> STATED EXERCISE A
Decide whether each statement agrees with the telephone-number thread below. Answer yes or no for each, and quote the words of the thread that settle it. (i) The friend's number has 7 digits. (ii) The second answer says that the last position can hold any of 0, 2, 4, 6, 8 because the number is even. (iii) The digit 2 appears twice in the number.
> STATED EXERCISE B
Resume the telephone-number thread below, picking up right after its last sentence.

> PROVIDED TEXT
— BEGIN —

Math, asked by same7701, 1 year ago

I forgot my friend's 7 digit telephone number, but i remembered that the first two digits of the number are either 25 or 53. Also the number is even and the digit 2 appears once. What is the maximum number of trials i have to make before i can contact my friend?

Answers

Answered by aestheticguy3
0

Answer:

Consider two separate cose,

Case 1: 25_ _ _ _ _ (2 is already present)  

no. of possibilility = 9*9*9*9*4 (only four even numbers are possiblity in the last digit)

Case 2: 53_ _ _ _ _ Again here two different cases can occur

1. 2 is at the last digit

no. of possibilility = 9*9*9*9

2. 2 is not at the last digit

no. of possibilility = 4C1*9*9*9*4 (4C1 to choose any one place for 2, and 4 for remaing even numbers)

Add all the possibilities and get the answer.

Answered by Manmohan04
0

Given:

  • The number contains 7 digits.
  • The first two digits of the number are either 25 or 53.
  • The number is even.
  • The digit 2 appears once.

To Find:

The maximum number of trials I have to make before I can contact my friend.

Solution:

From the given information it is clear that out of the 7 digit positions, the first two positions are reserved for either 25 or 53.

Since the number is even, the last position can be filled by any of the digits 0, 2, 4, 6, 8.

Now, consider two separate cases:

Case 1: The first two digits are 25 i.e., \[{\rm{2 5 \_  \_  \_  \_  \_}}\]

Since 2 has already appeared, the third, fourth, fifth, and sixth positions can be filled by any of the 9 available digits \[\left( {0,1,3,4,5,6,7,8,9} \right)\] and the last position can be filled by 0,4,6,8.

— END —

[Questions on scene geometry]
— BEGIN —

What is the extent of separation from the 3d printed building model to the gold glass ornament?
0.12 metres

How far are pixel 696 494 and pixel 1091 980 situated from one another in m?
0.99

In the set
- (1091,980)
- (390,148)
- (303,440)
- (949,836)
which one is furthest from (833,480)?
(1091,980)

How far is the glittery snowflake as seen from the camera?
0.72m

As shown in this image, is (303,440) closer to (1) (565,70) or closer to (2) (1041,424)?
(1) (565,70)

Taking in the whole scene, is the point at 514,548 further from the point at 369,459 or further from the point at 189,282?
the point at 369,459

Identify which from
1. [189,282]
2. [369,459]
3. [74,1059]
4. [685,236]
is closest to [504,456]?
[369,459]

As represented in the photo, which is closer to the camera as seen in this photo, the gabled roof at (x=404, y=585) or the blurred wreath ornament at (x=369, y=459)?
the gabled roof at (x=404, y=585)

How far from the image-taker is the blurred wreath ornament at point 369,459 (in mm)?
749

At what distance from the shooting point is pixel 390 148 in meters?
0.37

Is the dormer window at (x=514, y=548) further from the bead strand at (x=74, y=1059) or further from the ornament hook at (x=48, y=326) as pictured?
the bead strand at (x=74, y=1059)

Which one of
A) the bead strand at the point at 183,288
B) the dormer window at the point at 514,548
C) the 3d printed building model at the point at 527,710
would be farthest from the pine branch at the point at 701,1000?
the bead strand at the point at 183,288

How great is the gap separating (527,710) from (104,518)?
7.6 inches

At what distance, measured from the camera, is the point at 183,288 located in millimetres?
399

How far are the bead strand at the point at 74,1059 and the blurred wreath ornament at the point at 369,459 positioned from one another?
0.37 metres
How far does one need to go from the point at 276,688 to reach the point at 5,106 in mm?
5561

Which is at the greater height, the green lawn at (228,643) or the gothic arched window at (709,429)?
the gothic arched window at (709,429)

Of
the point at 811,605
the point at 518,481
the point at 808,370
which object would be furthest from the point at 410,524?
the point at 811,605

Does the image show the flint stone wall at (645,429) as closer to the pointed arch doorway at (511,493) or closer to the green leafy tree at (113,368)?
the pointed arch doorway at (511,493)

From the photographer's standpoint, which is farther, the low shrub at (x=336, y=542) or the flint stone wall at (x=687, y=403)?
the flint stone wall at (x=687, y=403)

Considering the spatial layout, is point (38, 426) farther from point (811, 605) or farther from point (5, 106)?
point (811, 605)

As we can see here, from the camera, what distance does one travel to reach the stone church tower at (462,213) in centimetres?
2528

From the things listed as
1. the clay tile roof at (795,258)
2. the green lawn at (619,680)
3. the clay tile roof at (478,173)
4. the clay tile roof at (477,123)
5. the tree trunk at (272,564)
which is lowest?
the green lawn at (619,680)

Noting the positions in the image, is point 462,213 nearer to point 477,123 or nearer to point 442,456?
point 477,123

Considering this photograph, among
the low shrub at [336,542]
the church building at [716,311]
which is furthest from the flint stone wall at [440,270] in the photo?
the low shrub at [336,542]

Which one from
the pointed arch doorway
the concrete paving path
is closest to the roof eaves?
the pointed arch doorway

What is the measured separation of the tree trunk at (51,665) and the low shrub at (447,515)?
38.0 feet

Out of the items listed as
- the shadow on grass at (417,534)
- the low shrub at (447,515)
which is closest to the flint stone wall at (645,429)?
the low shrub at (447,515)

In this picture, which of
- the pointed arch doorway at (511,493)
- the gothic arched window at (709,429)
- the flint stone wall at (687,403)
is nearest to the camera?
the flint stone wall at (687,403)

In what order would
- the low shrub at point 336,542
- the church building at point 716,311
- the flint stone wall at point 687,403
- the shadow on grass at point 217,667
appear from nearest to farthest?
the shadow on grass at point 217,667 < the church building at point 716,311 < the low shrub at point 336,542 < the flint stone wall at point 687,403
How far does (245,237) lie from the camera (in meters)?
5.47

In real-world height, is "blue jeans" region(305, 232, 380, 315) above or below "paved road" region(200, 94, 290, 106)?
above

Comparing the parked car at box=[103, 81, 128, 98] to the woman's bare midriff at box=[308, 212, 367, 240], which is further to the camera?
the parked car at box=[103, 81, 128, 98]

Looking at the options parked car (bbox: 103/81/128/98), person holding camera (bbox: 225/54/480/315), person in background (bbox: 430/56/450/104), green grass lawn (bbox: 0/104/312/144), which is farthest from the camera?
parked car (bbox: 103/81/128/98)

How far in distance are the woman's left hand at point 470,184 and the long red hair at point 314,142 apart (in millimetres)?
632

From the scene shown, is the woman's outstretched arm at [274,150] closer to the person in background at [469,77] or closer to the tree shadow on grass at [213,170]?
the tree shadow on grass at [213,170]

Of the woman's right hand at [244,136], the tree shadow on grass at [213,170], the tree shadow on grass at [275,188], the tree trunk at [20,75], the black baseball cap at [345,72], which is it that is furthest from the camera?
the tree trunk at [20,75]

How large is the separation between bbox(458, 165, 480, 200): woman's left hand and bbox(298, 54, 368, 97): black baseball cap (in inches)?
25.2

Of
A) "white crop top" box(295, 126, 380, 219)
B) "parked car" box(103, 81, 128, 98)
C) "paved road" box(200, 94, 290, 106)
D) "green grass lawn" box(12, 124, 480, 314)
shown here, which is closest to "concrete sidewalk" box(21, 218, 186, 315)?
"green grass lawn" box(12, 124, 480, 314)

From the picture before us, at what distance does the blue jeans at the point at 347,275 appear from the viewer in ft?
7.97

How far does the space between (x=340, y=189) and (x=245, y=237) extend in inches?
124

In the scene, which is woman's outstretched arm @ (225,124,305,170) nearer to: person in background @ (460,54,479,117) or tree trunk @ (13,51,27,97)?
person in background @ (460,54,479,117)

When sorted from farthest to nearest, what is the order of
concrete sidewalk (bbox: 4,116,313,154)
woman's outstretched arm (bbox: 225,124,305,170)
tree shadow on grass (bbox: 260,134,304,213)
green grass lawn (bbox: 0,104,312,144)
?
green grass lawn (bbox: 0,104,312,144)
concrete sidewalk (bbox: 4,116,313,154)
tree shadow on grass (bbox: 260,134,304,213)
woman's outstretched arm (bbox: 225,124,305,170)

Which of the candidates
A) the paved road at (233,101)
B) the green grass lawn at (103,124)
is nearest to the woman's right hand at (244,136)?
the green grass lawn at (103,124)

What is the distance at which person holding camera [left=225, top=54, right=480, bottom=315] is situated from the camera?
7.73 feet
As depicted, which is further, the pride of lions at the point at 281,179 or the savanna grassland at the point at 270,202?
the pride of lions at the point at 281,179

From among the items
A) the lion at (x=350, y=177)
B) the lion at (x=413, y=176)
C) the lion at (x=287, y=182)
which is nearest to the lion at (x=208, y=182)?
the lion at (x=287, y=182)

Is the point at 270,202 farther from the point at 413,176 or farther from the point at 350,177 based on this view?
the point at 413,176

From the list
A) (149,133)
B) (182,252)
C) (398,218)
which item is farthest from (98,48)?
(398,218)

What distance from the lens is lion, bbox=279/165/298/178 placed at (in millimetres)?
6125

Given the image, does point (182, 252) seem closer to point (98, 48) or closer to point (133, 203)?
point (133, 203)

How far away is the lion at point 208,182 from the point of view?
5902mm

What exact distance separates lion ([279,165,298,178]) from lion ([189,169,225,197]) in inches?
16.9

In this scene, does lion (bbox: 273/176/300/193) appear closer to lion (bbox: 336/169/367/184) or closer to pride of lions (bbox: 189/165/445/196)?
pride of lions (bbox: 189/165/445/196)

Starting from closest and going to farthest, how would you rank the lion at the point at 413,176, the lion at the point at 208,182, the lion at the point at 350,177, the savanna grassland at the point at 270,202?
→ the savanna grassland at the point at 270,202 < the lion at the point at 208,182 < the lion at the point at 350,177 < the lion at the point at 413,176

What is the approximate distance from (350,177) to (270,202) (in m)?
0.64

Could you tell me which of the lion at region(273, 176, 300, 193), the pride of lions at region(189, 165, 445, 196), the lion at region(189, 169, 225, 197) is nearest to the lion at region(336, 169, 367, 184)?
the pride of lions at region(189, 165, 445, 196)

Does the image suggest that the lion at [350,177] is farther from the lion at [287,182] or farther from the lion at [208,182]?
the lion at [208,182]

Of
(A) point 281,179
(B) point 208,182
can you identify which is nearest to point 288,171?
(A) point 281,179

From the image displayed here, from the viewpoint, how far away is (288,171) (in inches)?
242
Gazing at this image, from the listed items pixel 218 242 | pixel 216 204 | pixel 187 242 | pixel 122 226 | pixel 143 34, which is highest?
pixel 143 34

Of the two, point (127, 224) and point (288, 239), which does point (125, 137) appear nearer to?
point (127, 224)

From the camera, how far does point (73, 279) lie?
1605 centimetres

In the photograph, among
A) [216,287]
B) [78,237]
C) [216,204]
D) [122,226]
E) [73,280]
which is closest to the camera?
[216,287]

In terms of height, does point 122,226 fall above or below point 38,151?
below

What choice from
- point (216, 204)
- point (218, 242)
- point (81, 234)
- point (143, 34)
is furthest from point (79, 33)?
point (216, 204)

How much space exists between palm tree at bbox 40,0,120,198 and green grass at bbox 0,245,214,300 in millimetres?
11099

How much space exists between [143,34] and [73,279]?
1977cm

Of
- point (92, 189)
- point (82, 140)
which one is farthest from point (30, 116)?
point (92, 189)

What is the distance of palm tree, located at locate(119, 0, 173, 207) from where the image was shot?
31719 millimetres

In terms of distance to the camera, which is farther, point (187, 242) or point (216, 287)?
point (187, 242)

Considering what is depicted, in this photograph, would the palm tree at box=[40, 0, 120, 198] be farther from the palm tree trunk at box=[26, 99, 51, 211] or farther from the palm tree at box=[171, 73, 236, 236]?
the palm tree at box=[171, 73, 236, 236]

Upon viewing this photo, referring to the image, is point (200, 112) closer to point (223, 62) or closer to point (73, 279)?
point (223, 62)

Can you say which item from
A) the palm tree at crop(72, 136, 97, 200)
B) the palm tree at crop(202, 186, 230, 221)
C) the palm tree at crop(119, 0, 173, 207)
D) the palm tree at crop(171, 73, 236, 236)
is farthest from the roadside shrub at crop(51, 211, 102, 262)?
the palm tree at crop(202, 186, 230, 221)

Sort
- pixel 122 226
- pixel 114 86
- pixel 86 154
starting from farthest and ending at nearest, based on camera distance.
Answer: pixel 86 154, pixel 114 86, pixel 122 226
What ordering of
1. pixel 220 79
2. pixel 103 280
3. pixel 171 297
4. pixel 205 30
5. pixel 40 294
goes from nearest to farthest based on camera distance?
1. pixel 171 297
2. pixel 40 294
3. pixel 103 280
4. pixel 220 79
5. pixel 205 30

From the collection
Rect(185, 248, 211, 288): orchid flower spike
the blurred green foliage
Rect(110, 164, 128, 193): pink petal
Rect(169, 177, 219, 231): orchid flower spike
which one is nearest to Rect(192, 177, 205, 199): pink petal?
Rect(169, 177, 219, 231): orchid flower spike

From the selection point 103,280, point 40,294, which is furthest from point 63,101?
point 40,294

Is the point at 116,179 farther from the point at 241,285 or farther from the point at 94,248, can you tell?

— END —

> TASK ANSWER A
(i) Yes: "The number contains 7 digits."
(ii) Yes: "Since the number is even, the last position can be filled by any of the digits 0, 2, 4, 6, 8."
(iii) No: "The digit 2 appears once."

> TASK ANSWER B
Therefore, the total possible numbers in this case are \[9 \times 9 \times 9 \times 9 \times 4 = 26244\].

Case 2: The first two digits are 53 i.e., \[{\rm{5 3 \_  \_  \_  \_  \_}}\]

Here again, two cases arise.

1. Where 2 is the last digit i.e, \[{\rm{5 3 \_  \_  \_  \_  2}}\]

Since 2 has already appeared, the third, fourth, fifth, and sixth positions can be filled by any of the 9 available digits \[\left( {0,1,3,4,5,6,7,8,9} \right)\].

Hence, the possible numbers are \[9 \times 9 \times 9 \times 9 = 6561\].

2. Where 2 is not the last digit \[{\rm{5 3 \_  \_  \_  \_  \_}}\]

2 can be filled in any of the four positions in \[{}^4{{\rm{C}}_1} = 4\] ways. The remaining three positions can be filled by any of the 9 available digits \[\left( {0,1,3,4,5,6,7,8,9} \right)\] and the last position can be filled by 0,4,6,8.

Hence, the possible numbers are \[4 \times 9 \times 9 \times 9 \times 4 = 11664\].

Adding all the possible numbers from both cases, we get

The total possible numbers are:  \[26244 + 6561 + 11664 = 44469\]

Thus, the maximum number of trials I have to make before I can contact my friend is 44469.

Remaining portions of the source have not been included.